Given passage ::
_ _ _
Kafka Streams Wrapped: 2024 in review

Kafka Streams Wrapped: 2024 in review

As always, Kafka Streams delivered a solid haul of KIPs over the last year. To celebrate all the hard work that went into these and thank the community members who contributed or participated in a KIP, we thought it would be fun to take a look at what we shipped in 2024. We hope you come away from this with a better sense of what’s been going on in the Kafka Streams community and maybe even get inspired to try out one of these in action.

What is a KIP? A KIP is a Kafka Improvement Proposal, which typically defines a set of changes to improve Apache Kafka in some way. It is a mechanism by which the community can agree on larger changes to the project, especially those that add, remove, or modify public interfaces. The KIPs listed here are those that improved Kafka Streams in 2024, and span new features, richer APIs, as well as improvements to stability and performance of Kafka Streams.

Kafka Streams had a LOT of improvements!

We’ll start with the full laundry list of all the KIPs from 3.7 - 4.0 (and yeah, we’re kind of cheating since technically 4.0 comes out in January, but that’s just because it got bumped back quite a few times for different reasons. So we’re going to claim it for 2024.) Here is the last year of KIPs that touch on, and hopefully improve, Kafka Streams:

3.7:

3.8:

3.9:

4.0:

That’s a long list of KIPs, so don’t worry — we won’t be going on all of them in this blog post, and certainly not in painstaking detail. But just remember, if you do feel an urge for all the gory details of a KIP or are curious about something in the list above that we don’t cover, you can get that too! Just click on any of the KIPs in this list to check out the KIP document.

There’s a lot of good stuff in that list though, so it would be a shame not to dive deeper. So we picked out the most interesting and useful KIPs , organized them a bit to tell a coherent (but not necessarily chronological) story, and then dove into what each KIP means for Kafka Streams and its users.

API Enhancements

The reason developers love Kafka Streams is because it delivers a simple, general purpose, powerful API in an embedded form factor. The API keeps evolving based on community feedback, and there are two improvements that were merged in 2024 that are worth calling out.

KIP-1112: allow custom processor wrapping (4.0)

The first one we’ll visit today, and one of the KIPs we at Responsive are most excited for, is KIP-1112 which is coming out in 4.0. The idea behind this KIP is simple but powerful: allow the user to inject custom wrappers around any or every processor in their application topology. This includes not just the user’s processors (for example when using the .process operator or the Processor API) but also the processors that DSL operators are compiled into!
_ _ _
The data ::

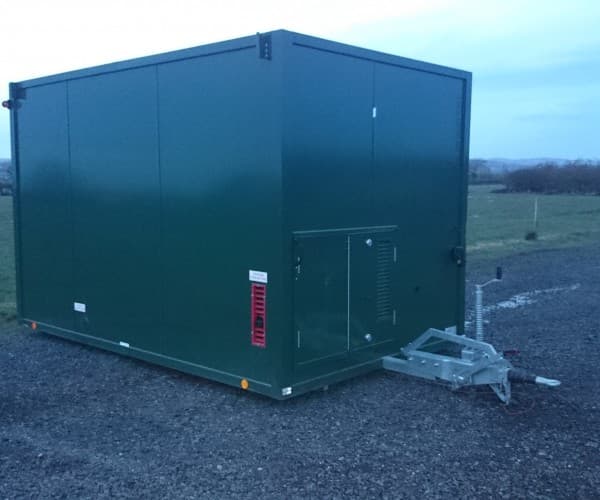 Eco Welfare Unit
_ _ _
Task A :: From the Kafka Streams 2024 review, output the stretch from "API Enhancements" through "are compiled into!".
Task B :: In the Kafka Streams 2024 review, what does KIP-1112 let users do?
Task C :: Extend the Kafka Streams 2024 review, picking up right after its final sentence.

Response A ::
API Enhancements

The reason developers love Kafka Streams is because it delivers a simple, general purpose, powerful API in an embedded form factor. The API keeps evolving based on community feedback, and there are two improvements that were merged in 2024 that are worth calling out.

KIP-1112: allow custom processor wrapping (4.0)

The first one we’ll visit today, and one of the KIPs we at Responsive are most excited for, is KIP-1112 which is coming out in 4.0. The idea behind this KIP is simple but powerful: allow the user to inject custom wrappers around any or every processor in their application topology. This includes not just the user’s processors (for example when using the .process operator or the Processor API) but also the processors that DSL operators are compiled into!

Response B :: It lets users inject custom wrappers around any or every processor in their application topology, including the processors that DSL operators are compiled into.

Response C ::
The potential use cases for this KIP are many, and the only limit is your imagination! Here are a few examples:

  • Injecting common logic or logging across all processors, reducing duplicate code and extending access to DSL-made processors
  • Provides access to context that isn’t available to DSL operators, such as record headers, timestamps, offsets, and more.
  • Turning on a “debug mode” with a single config, which could include extra validation/assertions, peek the processor’s state stores, or log additional details and context
  • Implement record tracing to follow the path each record takes through the topology and potentially record custom metrics

KIP-954: expand default DSL store configuration to custom types (3.7)

Back in 3.2, KIP-591 introduced a new config called default.dsl.store, which allowed you to configure a default state store type for DSL operators. Unfortunately, this KIP was limited to only the built-in store types, RocksDB and In-Memory (and RocksDB is the default anyways!)

In 3.7 we introduced KIP-954 to expand this feature to custom store implementations

This should massively improve the custom store experience, which until now required one to manually plug their stores in to every single stateful operator by passing in a Materialized configured with their custom StoreSupplier.

This method had three significant problems:

First of all, it was simply clunky and awkward to use. Not only is it annoying to repeat this for every stateful operator in your topology, it was easy to forget to do this as an application evolved and new operators were added. Even if the topology remains the same, just knowing which operators you need to plug the store into can be difficult and easy to get wrong if you don’t have intimate knowledge of how the DSL is compiled down to processors and state stores.

For example, where do you put the Materialized for this table-table join?

final KTable<String, String> t1 = builder.table("input1");
final KTable<String, String> t2 = builder.table("input2");

t1.join(t2, (v1, v2) -> v1 + v2)
.toStream()
.to("output");

You may think it goes in the .join operator, since it has an overload that accepts a Materialized and is the main processing step in this short topology. But it’s actually the two builder#table steps that you need to pass it into for the join! The join actually forces the two upstream KTables to be materialized and then uses these stores for the join. If you pass the Materialized in to the join instead, not only will the two KTables stores not use your custom store implementation, you will actually end up materializing a third store that isn’t needed and wouldn’t otherwise exist!

Following from that, the second problem is that piggybacking on the Materialized configuration object can have unintended side effects. Since passing in a Materialized automatically forces materialization of stores that could have been optimized away. This leads to creating more state stores than the application actually needs, costing resources and hurting performance.

Third, passing in a StoreSupplier to Materialized also forces the store to become available for IQ, which may not be desired and could even be a security concern.

KIP-954 also filled in some gaps in the original KIP, making the config work for all DSL operators, such as the stream-stream join.

Task assignment improvements

One of the core features of Kafka Streams is deciding where tasks should run, and moving them around in case of node failures. This is a particularly hard problem for stateful applications, since the assignor needs to factor in where copies of the state for the task already exist when deciding placement. Needless to say, this is a complicated subject and one that is constantly being invested in by the community.

We also had two significant KIPs focused on task assignment which delivered some powerful new functionality and customizability of the Kafka Streams assignor.

KIP-925: Rack aware task assignment in Kafka Streams (3.7)

3.7 gave us KIP-925, which extended the consumer client’s existing rack-aware assignment to Kafka Streams applications. The KIP introduced a complex — and super interesting! — graph algorithm that can optimize a given task assignment to minimize cross-rack traffic, saving our users some of the expensive cross-AZ traffic.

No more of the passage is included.